Seusai Sholat Isya' di penghujung tahun 1980-an, hampir di setiap gang banyak orang yang berkumpul di emperan rumah-rumah untuk mendengarkan sandiwara radio serial Misteri Gunung Merapi yang mengisahkan Mak Lampir seorang penyihir tua yang sakti mandraguna.
 Suara dan tawanya yang khas seakan mampu menghipnotis banyak orang sehingga merasa rugi dan ketinggalan jika absen medengarkannya walaupun hanya semalam. Diantara perasaan takut dan penasaran mereka mengikutinya dengan setia. Kemudian di penghujung tahun 1990-an hingga di awal 2000-an ditanyangkan melalui pesawat televisi swasta dengan dibintangi oleh Farida Pasha seorang aktor berbakat dalam film laga. Akupun hampir tak pernah absen mengikutinya.
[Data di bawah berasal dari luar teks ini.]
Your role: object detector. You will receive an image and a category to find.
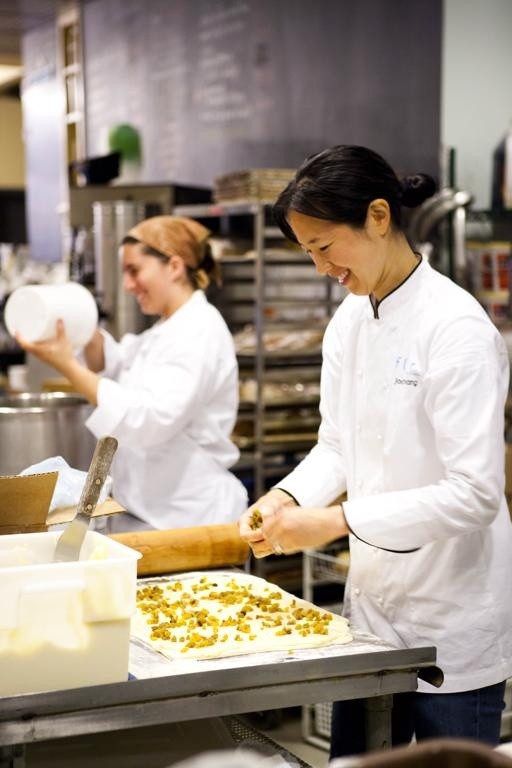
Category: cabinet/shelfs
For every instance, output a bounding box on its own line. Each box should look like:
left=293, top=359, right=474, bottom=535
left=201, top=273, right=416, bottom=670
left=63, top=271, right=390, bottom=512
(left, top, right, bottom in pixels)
left=174, top=203, right=349, bottom=591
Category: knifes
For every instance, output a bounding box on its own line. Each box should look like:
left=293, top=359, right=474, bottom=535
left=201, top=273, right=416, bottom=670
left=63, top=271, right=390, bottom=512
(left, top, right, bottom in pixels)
left=52, top=437, right=120, bottom=562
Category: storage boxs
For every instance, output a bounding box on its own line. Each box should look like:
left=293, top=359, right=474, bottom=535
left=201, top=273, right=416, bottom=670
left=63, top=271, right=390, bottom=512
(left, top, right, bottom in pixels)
left=0, top=529, right=143, bottom=701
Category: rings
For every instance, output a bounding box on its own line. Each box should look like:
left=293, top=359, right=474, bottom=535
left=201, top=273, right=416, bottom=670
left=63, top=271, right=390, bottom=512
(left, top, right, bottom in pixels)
left=272, top=543, right=285, bottom=555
Konon, Mak Lampir adalah seorang putri raja dari Champa (Chiem Thanh) sebuah kerajaan kuno di wilayah Vietnam yang mengembara ke bagian Sumatera dan menetap di gunung Merapi hingga ratusan tahun lamanya karena mampu menguasai dan bersekongkol dengan bangsa Jin. Mak Lampir yang sesuai KTP memiliki nama asli Siti Lampir Maemunah sewaktu masih gadis dikenal sebagai sosok wanita yang cantik jelita, baik hati, sangat pemalu, tidak sombong, dan rajin menabung yang jatuh cinta kepada pemuda pengembara bernama Datuk Panglima Kumbang seorang bangsawan dari bangsa siluman.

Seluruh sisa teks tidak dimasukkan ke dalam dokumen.